* [Passage to read]
# What do you folks think of this Iver Johnson?



## JoeBass (Jan 17, 2022)

For sale near me here in California. It says original paint, but that paint looks awful good. I suppose it's possible:




__





						Log into Facebook
					

Log into Facebook to start sharing and connecting with your friends, family, and people you know.




					www.facebook.com


----------



## Freqman1 (Jan 17, 2022)

JoeBass said:


> For sale near me here in California. It says original paint, but that paint looks awful good. I suppose it's possible:
> 
> 
> 
> ...



I don’t have a FB account so I can’t see it


----------



## dnc1 (Jan 17, 2022)

Freqman1 said:


> I don’t have a FB account so I can’t see it



I don't have a Facebook account either, but I'm still able to view the photos.
I'm not knowledgeable enough to give an opinion on the paint though!


----------



## Freqman1 (Jan 17, 2022)

dnc1 said:


> I don't have a Facebook account either, but I'm still able to view the photos.
> I'm not knowledgeable enough to give an opinion on the paint though!



When I hit the link all it shows me is a login page?


----------



## altapat (Jan 17, 2022)

Looks pretty nice. If it’s unrestored, you have to grap it.


----------



## 49autocycledeluxe (Jan 17, 2022)

Freqman1 said:


> When I hit the link all it shows me is a login page?



I HAD Facebook but no more, when I click the link I get the ad. I can also peruse the classifieds while I am there. seems like once you sign up, they keep spying on you. smart people never signed up at all.


----------



## locomotion (Jan 17, 2022)

IMO. pretty damn nice!
looks like original paint, and it looks to be in very nice condition
seat is very nice, just the saddle (Troxel Star) I would probably pay $500 + if I was still actually buying!

The carbide lamp is very nice. Never seen that model. 


But I am not an Iver pro, don't know how to tell the actual age of it
fenders look very similar to fenders that were on my 1912 Lovell, so 1915 is plausible
ask for a picture of the headbadge


----------



## gkeep (Jan 17, 2022)

WOW! Looks like it's been in a museum for 80 years or so.


----------



## The classic roll (Jan 17, 2022)

JoeBass said:


> For sale near me here in California. It says original paint, but that paint looks awful good. I suppose it's possible:
> https://www.facebook.com/marketplac...com/marketplace/item/329353275722465/[/QUOTE]looks to be original paint. Nice Iver seat tube truss frame decal and Iver Johnson wording on down tube. That bike looks like it was extremely well cared for. Nice looking parts seat and accessories. Paint on wood rims is flaking but shows it’s age nice. That’s definitely a nice early Iver!

* [Spatial reasoning question data]

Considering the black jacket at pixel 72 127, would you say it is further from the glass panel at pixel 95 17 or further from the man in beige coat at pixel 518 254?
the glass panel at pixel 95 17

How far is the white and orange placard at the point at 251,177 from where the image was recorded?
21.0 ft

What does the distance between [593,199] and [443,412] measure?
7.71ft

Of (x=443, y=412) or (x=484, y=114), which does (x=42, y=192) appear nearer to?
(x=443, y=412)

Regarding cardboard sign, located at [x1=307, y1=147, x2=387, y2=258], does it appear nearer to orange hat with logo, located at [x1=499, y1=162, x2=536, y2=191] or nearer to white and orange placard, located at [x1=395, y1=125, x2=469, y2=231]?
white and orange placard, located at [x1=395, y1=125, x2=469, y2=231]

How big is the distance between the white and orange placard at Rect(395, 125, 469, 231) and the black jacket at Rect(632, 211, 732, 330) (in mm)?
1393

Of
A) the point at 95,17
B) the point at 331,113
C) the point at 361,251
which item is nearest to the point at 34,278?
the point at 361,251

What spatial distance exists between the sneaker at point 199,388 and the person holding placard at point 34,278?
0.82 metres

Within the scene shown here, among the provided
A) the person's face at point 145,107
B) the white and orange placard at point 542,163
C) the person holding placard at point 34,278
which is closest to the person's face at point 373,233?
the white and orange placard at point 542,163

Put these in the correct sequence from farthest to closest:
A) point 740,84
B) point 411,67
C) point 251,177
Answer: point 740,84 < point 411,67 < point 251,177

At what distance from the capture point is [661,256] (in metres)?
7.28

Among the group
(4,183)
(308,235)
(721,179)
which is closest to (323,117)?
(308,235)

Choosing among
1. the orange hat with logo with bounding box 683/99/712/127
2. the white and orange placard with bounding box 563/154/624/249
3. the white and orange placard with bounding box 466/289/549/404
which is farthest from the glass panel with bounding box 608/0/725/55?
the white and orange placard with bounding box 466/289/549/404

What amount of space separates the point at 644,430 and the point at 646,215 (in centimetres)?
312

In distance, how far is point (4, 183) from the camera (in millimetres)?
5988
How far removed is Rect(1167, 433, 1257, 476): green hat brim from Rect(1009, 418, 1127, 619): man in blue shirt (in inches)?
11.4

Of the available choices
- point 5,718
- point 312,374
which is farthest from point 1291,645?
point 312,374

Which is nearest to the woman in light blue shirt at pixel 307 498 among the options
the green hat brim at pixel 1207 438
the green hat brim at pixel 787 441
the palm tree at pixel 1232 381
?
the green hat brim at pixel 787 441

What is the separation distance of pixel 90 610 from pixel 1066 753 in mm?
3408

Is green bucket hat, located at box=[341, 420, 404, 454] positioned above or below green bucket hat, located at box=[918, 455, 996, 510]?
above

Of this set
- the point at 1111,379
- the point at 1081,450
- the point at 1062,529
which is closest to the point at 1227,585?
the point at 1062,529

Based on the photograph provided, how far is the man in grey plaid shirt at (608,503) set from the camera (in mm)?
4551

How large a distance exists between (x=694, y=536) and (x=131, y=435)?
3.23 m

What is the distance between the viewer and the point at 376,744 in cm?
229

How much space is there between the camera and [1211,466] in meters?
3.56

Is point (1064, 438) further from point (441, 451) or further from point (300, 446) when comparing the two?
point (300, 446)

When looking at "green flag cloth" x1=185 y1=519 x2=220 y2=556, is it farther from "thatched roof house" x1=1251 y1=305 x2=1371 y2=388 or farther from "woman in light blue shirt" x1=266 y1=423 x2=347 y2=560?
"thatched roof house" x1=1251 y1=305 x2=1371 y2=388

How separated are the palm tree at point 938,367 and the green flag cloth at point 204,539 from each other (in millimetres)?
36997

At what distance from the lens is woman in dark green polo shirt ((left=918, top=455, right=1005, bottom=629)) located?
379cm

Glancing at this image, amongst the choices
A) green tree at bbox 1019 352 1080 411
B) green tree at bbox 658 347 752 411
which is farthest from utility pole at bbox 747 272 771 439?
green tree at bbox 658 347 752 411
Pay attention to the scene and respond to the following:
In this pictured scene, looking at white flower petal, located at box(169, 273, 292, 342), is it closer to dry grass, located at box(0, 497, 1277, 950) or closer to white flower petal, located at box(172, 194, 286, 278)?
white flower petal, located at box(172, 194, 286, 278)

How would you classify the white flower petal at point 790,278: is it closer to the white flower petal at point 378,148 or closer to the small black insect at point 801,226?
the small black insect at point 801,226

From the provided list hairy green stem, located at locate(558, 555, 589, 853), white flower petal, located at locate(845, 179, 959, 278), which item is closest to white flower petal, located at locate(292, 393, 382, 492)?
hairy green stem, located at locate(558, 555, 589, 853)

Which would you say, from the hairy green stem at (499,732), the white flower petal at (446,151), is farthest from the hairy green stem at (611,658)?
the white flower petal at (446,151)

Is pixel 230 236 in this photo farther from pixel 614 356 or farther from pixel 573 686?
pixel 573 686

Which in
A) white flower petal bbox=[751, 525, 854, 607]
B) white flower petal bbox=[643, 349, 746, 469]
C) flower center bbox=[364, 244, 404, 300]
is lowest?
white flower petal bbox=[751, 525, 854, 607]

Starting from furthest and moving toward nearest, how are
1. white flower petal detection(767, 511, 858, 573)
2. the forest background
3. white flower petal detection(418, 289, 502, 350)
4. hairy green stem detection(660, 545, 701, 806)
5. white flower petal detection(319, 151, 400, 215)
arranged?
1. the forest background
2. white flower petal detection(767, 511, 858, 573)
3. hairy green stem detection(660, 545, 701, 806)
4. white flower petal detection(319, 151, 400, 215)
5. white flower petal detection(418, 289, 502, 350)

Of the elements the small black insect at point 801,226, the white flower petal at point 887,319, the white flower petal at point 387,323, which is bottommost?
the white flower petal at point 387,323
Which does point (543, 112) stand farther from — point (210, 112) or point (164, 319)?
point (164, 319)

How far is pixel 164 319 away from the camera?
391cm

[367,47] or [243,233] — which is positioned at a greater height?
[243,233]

* [Things to do]
1 – In the Iver Johnson thread, which saddle does locomotion identify on the bike?
2 – Reproduce verbatim the part of the Iver Johnson thread that begins at "looks like original" and ends after "seen that model.".
3 – Turn the paragraph of the Iver Johnson thread that starts "But I am not an Iver pro" into a short list, keeping its main facts.

* [Solutions per task]
1 – A Troxel Star.

2 –
looks like original paint, and it looks to be in very nice condition
seat is very nice, just the saddle (Troxel Star) I would probably pay $500 + if I was still actually buying!

The carbide lamp is very nice. Never seen that model.

3 –
- Not an Iver expert and doesn't know how to tell the bike's actual age.
- The fenders look very similar to those on the writer's 1912 Lovell, so 1915 is plausible.
- Suggests asking for a picture of the headbadge.